§ Exercise details: The response should consist of the data reproduced word for word.

Dataset entries
***

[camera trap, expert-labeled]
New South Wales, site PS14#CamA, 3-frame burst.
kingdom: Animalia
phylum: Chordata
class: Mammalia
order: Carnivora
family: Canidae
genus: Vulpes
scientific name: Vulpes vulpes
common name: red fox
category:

***

§ Answer box:
[camera trap, expert-labeled]
New South Wales, site PS14#CamA, 3-frame burst.
kingdom: Animalia
phylum: Chordata
class: Mammalia
order: Carnivora
family: Canidae
genus: Vulpes
scientific name: Vulpes vulpes
common name: red fox
category:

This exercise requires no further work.